São sobretudo eles quem trabalha em empregos de 10h por dia para
ganhar o salário de mínimo de 480 euros, são precisamente eles que
não podem planear ter filhos.
Maria é a jovem
europeia por excelência. Regressou há um ano do programa Erasmus,
tem uma série de amigos espanhóis, italianos, portugueses e turcos,
sempre quis ir fazer o mestrado para o estrangeiro e, quem sabe,
trabalhar fora. Não por necessidade — ela já pensava assim antes
da crise.
Tinha tudo planeado:
depois de terminar a cadeira que lhe falta para terminar o curso de
Arqueologia, agora ou em Setembro, iria continuar algumas coisas que
já faz ( babysitting, dar aulas de Literatura Grega e fazer
programas culturais para uma fundação), iria poupar dinheiro para o
mestrado, talvez em Maastricht. “Mas o país está em suspenso. Até
a fundação agora não está a conseguir pagar, por causa das
restrições”, nota.
“Quero um futuro
na Europa. Gosto muito da ideia romântica da Europa. Mas isto é uma
ideia, não é a realidade”, diz Maria com o sorriso que nunca
deixa de ter, mesmo quando se nota algum desânimo. Ela não está
nada optimista. “Votei ‘não’ porque não conseguia votar
‘sim’, acho que a sociedade grega não ia aguentar dizer ‘sim’
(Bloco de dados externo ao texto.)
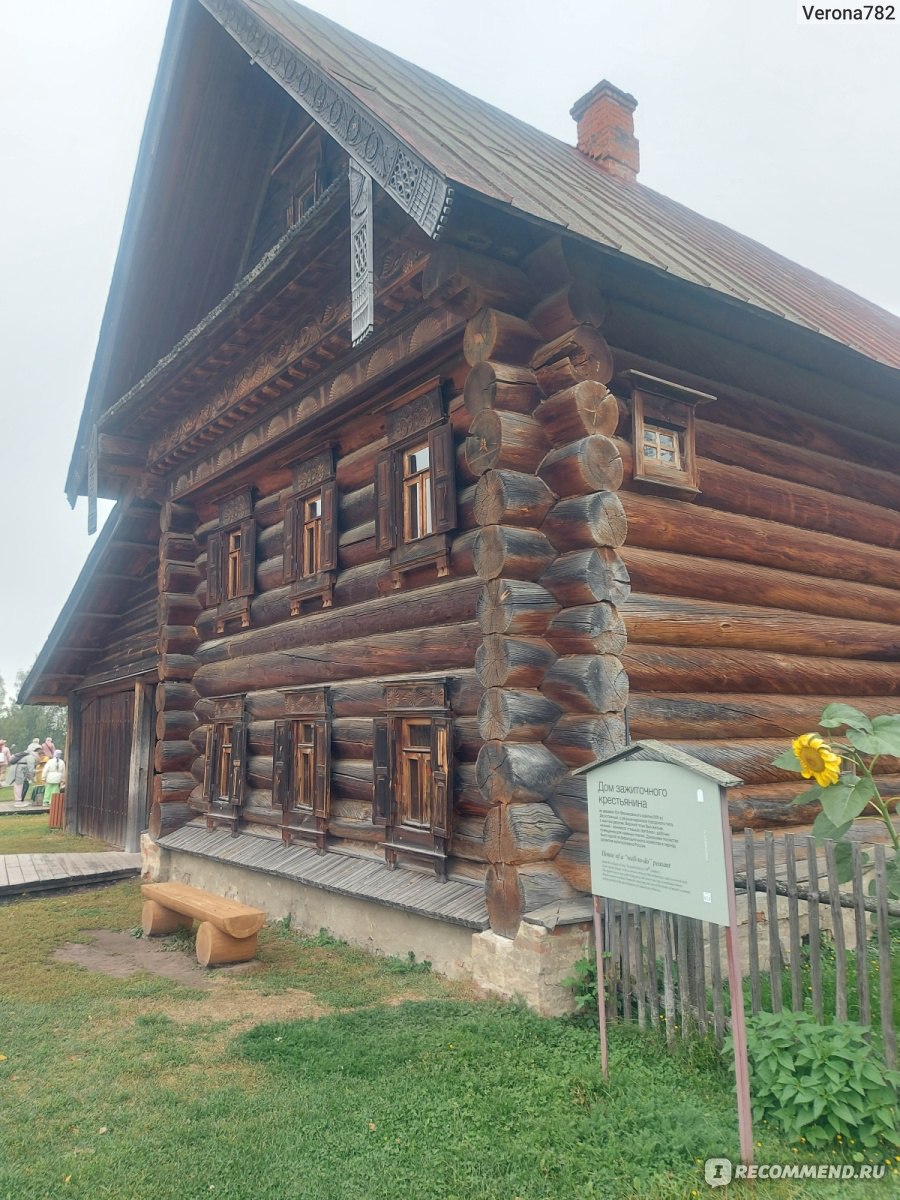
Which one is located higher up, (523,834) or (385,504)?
(385,504)

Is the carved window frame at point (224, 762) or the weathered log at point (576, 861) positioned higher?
the carved window frame at point (224, 762)

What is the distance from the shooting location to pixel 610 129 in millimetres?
12773

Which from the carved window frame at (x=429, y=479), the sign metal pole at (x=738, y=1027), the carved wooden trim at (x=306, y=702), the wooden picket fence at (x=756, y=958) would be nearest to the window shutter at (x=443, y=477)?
the carved window frame at (x=429, y=479)

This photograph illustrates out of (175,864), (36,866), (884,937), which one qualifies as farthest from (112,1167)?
(36,866)

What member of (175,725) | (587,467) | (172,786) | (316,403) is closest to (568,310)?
(587,467)

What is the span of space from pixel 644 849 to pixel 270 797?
6.58m

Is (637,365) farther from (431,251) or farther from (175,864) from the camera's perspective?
(175,864)

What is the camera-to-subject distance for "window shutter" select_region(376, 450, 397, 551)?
805cm

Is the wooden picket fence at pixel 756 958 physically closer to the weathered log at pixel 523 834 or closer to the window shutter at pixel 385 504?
the weathered log at pixel 523 834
a estas medidas. Mas acho que não há nada para celebrar”.
Conta como a mãe
perdeu o trabalho por causa de um grupo de funcionários públicos
que não fizeram a requisição certa dos fundos europeus. “Por
causa da decisão de um grupo de pessoas que nunca serão
penalizadas”, nota, comentando que são “coisas que acontecem”
por aqui. Coisas que tem medo que aconteçam mais, caso se perca a
ligação à UE.
Só uma coisa
melhorou entretanto: depois de uma semana de ânimos exaltados, agora
tudo acalmou. “Podemos passar fome, mas vamos passar fome juntos”,
diz, meio a rir.
Electra, socióloga
de 32 anos, diz que depois da noite de domingo ficou “finalmente
calma”. A televisão mostra o primeiroministro, Alexis Tsipras, no
Parlamento Europeu, mas ela não está nervosa. O que vier aí não a
assusta. “O que me assustaria era continuar assim. Há algo de
bonito em não saber. E então? Vamos não saber!”, entusiasma-se.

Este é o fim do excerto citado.